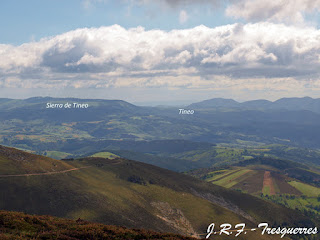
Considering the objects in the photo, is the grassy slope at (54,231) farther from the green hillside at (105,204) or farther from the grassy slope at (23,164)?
the grassy slope at (23,164)

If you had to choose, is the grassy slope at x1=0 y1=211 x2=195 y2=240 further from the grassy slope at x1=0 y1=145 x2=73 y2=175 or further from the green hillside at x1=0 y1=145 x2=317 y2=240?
the grassy slope at x1=0 y1=145 x2=73 y2=175

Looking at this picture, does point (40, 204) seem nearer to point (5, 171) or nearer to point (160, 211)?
point (5, 171)

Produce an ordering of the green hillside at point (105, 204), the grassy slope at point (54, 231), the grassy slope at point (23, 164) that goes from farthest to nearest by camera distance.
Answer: the grassy slope at point (23, 164) → the green hillside at point (105, 204) → the grassy slope at point (54, 231)

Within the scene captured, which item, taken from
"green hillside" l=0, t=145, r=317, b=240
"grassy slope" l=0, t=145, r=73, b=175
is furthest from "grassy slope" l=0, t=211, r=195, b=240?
"grassy slope" l=0, t=145, r=73, b=175

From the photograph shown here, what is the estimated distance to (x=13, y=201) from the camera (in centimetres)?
13175

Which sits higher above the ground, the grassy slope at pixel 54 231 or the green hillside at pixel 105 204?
the grassy slope at pixel 54 231

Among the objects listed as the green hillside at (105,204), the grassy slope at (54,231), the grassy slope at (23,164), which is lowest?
the green hillside at (105,204)

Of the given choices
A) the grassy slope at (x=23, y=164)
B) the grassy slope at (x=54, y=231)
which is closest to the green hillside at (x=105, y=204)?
the grassy slope at (x=23, y=164)

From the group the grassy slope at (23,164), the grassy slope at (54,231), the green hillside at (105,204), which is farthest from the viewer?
the grassy slope at (23,164)

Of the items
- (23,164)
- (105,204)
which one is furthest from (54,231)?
(23,164)

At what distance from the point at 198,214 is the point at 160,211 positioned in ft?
90.2

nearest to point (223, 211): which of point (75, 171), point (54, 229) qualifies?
point (75, 171)

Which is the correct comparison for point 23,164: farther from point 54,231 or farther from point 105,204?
point 54,231

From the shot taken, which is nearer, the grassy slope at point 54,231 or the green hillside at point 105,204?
the grassy slope at point 54,231
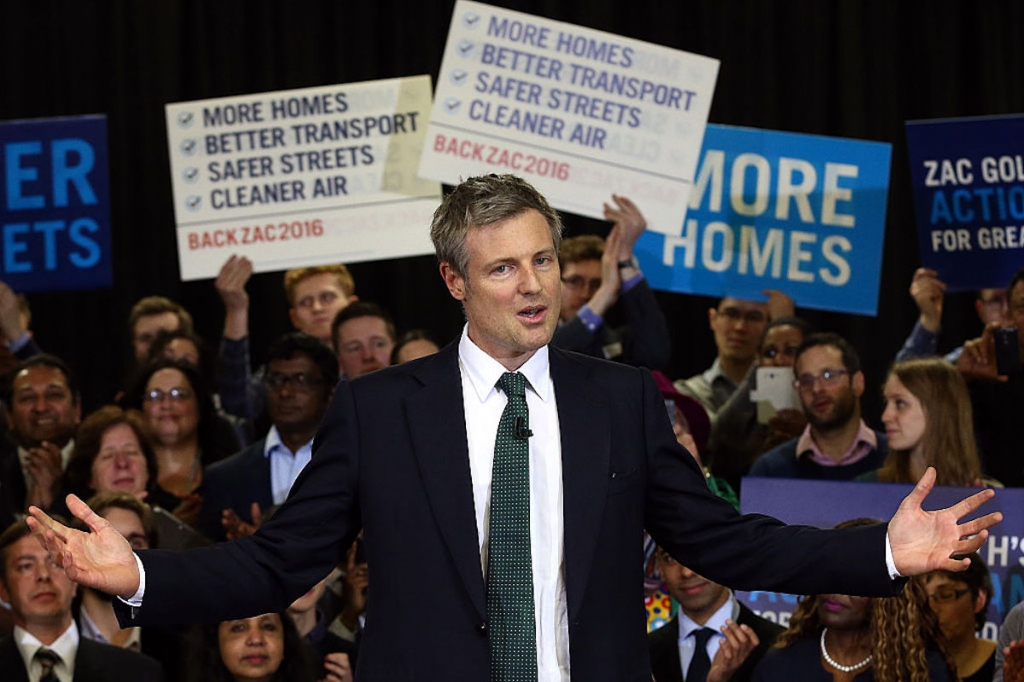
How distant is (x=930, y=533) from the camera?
7.43 feet

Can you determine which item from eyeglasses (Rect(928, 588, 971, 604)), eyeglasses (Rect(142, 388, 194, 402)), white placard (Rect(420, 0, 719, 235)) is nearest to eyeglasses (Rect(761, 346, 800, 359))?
white placard (Rect(420, 0, 719, 235))

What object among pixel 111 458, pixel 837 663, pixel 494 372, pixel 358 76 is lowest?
pixel 837 663

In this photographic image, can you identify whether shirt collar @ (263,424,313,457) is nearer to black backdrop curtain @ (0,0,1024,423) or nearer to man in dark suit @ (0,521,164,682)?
man in dark suit @ (0,521,164,682)

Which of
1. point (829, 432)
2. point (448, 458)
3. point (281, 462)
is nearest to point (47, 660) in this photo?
point (281, 462)

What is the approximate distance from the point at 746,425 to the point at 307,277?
1805 millimetres

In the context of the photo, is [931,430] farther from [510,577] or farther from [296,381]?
[510,577]

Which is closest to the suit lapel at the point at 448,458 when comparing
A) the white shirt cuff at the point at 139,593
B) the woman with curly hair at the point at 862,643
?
the white shirt cuff at the point at 139,593

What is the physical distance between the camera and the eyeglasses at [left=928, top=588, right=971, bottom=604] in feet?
13.5

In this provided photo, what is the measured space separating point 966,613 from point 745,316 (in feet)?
6.56

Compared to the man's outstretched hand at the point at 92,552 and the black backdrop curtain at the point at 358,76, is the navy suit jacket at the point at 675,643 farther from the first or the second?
the black backdrop curtain at the point at 358,76

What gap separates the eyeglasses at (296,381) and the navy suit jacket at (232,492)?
0.33 m

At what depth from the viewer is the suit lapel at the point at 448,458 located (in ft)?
7.44

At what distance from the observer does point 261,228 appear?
225 inches

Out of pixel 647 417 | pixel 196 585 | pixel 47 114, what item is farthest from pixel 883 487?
pixel 47 114
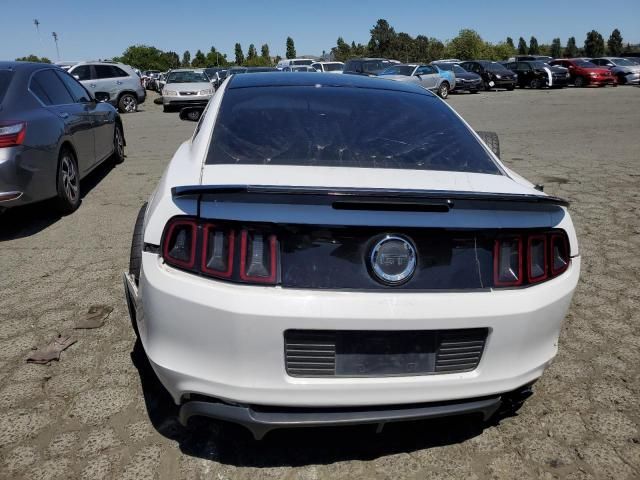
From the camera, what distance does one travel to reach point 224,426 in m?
2.30

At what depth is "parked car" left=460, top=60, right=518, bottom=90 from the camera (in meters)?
26.0

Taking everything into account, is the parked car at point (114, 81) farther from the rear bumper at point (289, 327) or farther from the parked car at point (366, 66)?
the rear bumper at point (289, 327)

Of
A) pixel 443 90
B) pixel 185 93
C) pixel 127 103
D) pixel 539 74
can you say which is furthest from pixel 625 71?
pixel 127 103

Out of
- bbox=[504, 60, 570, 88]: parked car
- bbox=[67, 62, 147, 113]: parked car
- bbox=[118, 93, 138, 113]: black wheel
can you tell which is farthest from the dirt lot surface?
bbox=[504, 60, 570, 88]: parked car

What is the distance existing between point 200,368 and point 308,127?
1.31 meters

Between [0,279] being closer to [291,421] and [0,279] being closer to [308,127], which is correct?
[308,127]

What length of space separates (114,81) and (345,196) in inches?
669

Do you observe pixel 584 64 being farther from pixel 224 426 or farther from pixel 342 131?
pixel 224 426

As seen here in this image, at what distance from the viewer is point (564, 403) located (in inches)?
97.3

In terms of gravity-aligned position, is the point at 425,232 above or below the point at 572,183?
above

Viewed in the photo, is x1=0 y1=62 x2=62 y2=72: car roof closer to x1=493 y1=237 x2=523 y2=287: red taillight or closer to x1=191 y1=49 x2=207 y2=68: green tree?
x1=493 y1=237 x2=523 y2=287: red taillight

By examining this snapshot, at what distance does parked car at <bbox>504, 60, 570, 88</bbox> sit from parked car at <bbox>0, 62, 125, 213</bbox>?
2549 centimetres

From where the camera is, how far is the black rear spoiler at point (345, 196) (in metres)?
1.70

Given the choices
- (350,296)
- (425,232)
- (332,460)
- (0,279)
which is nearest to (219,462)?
(332,460)
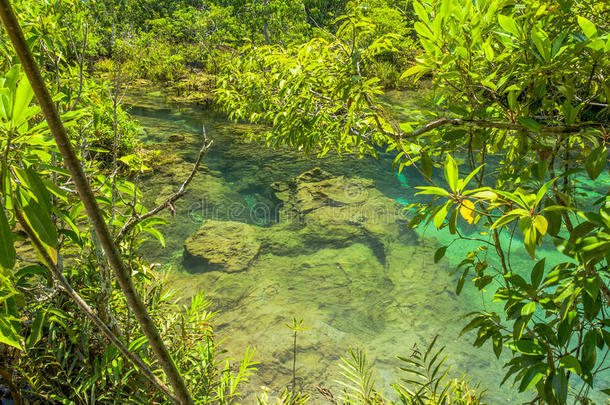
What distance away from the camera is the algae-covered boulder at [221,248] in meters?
4.24

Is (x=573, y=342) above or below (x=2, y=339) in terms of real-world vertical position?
below

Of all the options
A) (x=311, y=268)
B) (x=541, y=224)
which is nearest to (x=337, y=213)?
(x=311, y=268)

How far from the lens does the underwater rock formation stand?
4407 mm

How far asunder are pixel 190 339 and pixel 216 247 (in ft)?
7.58

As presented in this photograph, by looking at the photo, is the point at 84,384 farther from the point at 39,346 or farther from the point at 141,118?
the point at 141,118

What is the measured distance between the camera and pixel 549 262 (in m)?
4.22

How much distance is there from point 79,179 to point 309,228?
4.85m

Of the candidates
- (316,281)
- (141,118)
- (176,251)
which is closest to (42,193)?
(316,281)

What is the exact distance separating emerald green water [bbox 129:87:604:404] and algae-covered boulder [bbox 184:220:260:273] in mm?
122

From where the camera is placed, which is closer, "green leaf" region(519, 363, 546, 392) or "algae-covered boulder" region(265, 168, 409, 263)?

• Exercise description: Please copy all of the items above word for word, without the pictures.

• Expected answer:
Considering the objects in the photo, is the grassy slope at (54,231) farther from the green hillside at (105,204) or farther from the grassy slope at (23,164)?
the grassy slope at (23,164)

If you had to choose, is the grassy slope at x1=0 y1=211 x2=195 y2=240 further from the grassy slope at x1=0 y1=145 x2=73 y2=175 or further from the green hillside at x1=0 y1=145 x2=317 y2=240?
the grassy slope at x1=0 y1=145 x2=73 y2=175

Looking at this picture, does point (40, 204) seem nearer to point (5, 171) or nearer to point (160, 211)?
point (5, 171)

Produce an ordering of the green hillside at point (105, 204), the grassy slope at point (54, 231), the grassy slope at point (23, 164) that goes from farthest to nearest by camera distance.
Answer: the grassy slope at point (23, 164) → the green hillside at point (105, 204) → the grassy slope at point (54, 231)

Within the scene captured, which item, taken from
"green hillside" l=0, t=145, r=317, b=240
"grassy slope" l=0, t=145, r=73, b=175
is furthest from "grassy slope" l=0, t=211, r=195, b=240?
"grassy slope" l=0, t=145, r=73, b=175

From the photograph shown here, what is the estimated distance to (x=13, y=201) from the camera (in centimetres)?
13175

Which sits higher above the ground, the grassy slope at pixel 54 231 or the green hillside at pixel 105 204?
the grassy slope at pixel 54 231

Among the objects listed as the green hillside at (105,204), the grassy slope at (54,231), the grassy slope at (23,164), which is lowest?
the green hillside at (105,204)

Of the given choices
A) the grassy slope at (x=23, y=164)
B) the grassy slope at (x=54, y=231)
which is closest to the green hillside at (x=105, y=204)?
the grassy slope at (x=23, y=164)

From the group the grassy slope at (23,164), the grassy slope at (54,231), the green hillside at (105,204), which is farthest from the viewer?
the grassy slope at (23,164)

Of the items
- (23,164)
- (105,204)
which one is furthest from (54,231)?
(23,164)

At what distance from the point at 198,214 is the point at 160,211 positioned in ft?
90.2

nearest to point (223, 211): which of point (75, 171), point (54, 229) qualifies?
point (75, 171)

Which is the correct comparison for point 23,164: farther from point 54,231 or farther from point 105,204?
point 54,231

From the shot taken, which is nearer, the grassy slope at point 54,231 or the green hillside at point 105,204?
the grassy slope at point 54,231
How distant is (x=930, y=533) from the camera?
7.43 feet

Can you determine which item from eyeglasses (Rect(928, 588, 971, 604)), eyeglasses (Rect(142, 388, 194, 402)), white placard (Rect(420, 0, 719, 235)) is nearest to eyeglasses (Rect(761, 346, 800, 359))?
white placard (Rect(420, 0, 719, 235))

What object among pixel 111 458, pixel 837 663, pixel 494 372, pixel 358 76 is lowest?
pixel 837 663

In this photographic image, can you identify whether shirt collar @ (263,424,313,457) is nearer to black backdrop curtain @ (0,0,1024,423) or nearer to man in dark suit @ (0,521,164,682)?
man in dark suit @ (0,521,164,682)

Which of
1. point (829, 432)
2. point (448, 458)
3. point (281, 462)
is nearest to point (47, 660) in this photo?
point (281, 462)

What is the approximate distance from the point at 746,425 to the point at 307,277?
1805 millimetres

In the context of the photo, is [931,430] farther from [510,577] or farther from [296,381]?
[510,577]

Which is closest to the suit lapel at the point at 448,458 when comparing
A) the white shirt cuff at the point at 139,593
B) the woman with curly hair at the point at 862,643
?
the white shirt cuff at the point at 139,593

What is the physical distance between the camera and the eyeglasses at [left=928, top=588, right=971, bottom=604] in feet?
13.5

In this provided photo, what is the measured space separating point 966,613 from point 745,316 (in feet)?
6.56

Compared to the man's outstretched hand at the point at 92,552 and the black backdrop curtain at the point at 358,76, is the navy suit jacket at the point at 675,643 farther from the first or the second?
the black backdrop curtain at the point at 358,76

What gap separates the eyeglasses at (296,381) and the navy suit jacket at (232,492)?
0.33 m

At what depth from the viewer is the suit lapel at the point at 448,458 located (in ft)?
7.44

At what distance from the observer does point 261,228 appear?
225 inches

Out of pixel 647 417 | pixel 196 585 | pixel 47 114, what item is farthest from pixel 883 487?
pixel 47 114
From the camera, what distance does one travel to reach point 224,426 in m?
2.30

At what depth is "parked car" left=460, top=60, right=518, bottom=90 from the camera (in meters)?
26.0

Taking everything into account, is the parked car at point (114, 81) farther from the rear bumper at point (289, 327) or farther from the parked car at point (366, 66)?
the rear bumper at point (289, 327)

Of
A) pixel 443 90
B) pixel 185 93
C) pixel 127 103
D) pixel 539 74
can you say which is furthest from pixel 625 71?
pixel 127 103

Out of
- bbox=[504, 60, 570, 88]: parked car
- bbox=[67, 62, 147, 113]: parked car
- bbox=[118, 93, 138, 113]: black wheel
can you tell which is farthest from the dirt lot surface?
bbox=[504, 60, 570, 88]: parked car

What is the distance existing between point 200,368 and point 308,127?
1.31 meters

Between [0,279] being closer to [291,421] and [0,279] being closer to [308,127], which is correct?
[308,127]

What length of space separates (114,81) and (345,196) in inches?
669

Do you observe pixel 584 64 being farther from pixel 224 426 or farther from pixel 342 131?
pixel 224 426

As seen here in this image, at what distance from the viewer is point (564, 403) located (in inches)?
97.3

In terms of gravity-aligned position, is the point at 425,232 above or below the point at 572,183?
above

Viewed in the photo, is x1=0 y1=62 x2=62 y2=72: car roof closer to x1=493 y1=237 x2=523 y2=287: red taillight or closer to x1=191 y1=49 x2=207 y2=68: green tree?
x1=493 y1=237 x2=523 y2=287: red taillight

By examining this snapshot, at what distance does parked car at <bbox>504, 60, 570, 88</bbox> sit from parked car at <bbox>0, 62, 125, 213</bbox>?
2549 centimetres

From where the camera is, how far is the black rear spoiler at point (345, 196) (in metres)?
1.70

Given the choices
- (350,296)
- (425,232)
- (332,460)
- (0,279)
which is nearest to (219,462)?
(332,460)
What distance away from the camera is the algae-covered boulder at [221,248] in meters?
4.24

Is (x=573, y=342) above or below (x=2, y=339) in terms of real-world vertical position?
below

Of all the options
A) (x=311, y=268)
B) (x=541, y=224)
which is nearest to (x=337, y=213)?
(x=311, y=268)

How far from the lens does the underwater rock formation stand?
4407 mm

How far asunder are pixel 190 339 and pixel 216 247 (in ft)?
7.58

As presented in this photograph, by looking at the photo, is the point at 84,384 farther from the point at 39,346 or farther from the point at 141,118?
the point at 141,118

What is the measured distance between the camera and pixel 549 262 (in m)?
4.22

How much distance is there from point 79,179 to point 309,228?
4.85m

Of the candidates
- (316,281)
- (141,118)
- (176,251)
which is closest to (42,193)?
(316,281)

What is the exact distance separating emerald green water [bbox 129:87:604:404] and algae-covered boulder [bbox 184:220:260:273] in mm?
122

From where the camera is placed, which is closer, "green leaf" region(519, 363, 546, 392) or "algae-covered boulder" region(265, 168, 409, 263)?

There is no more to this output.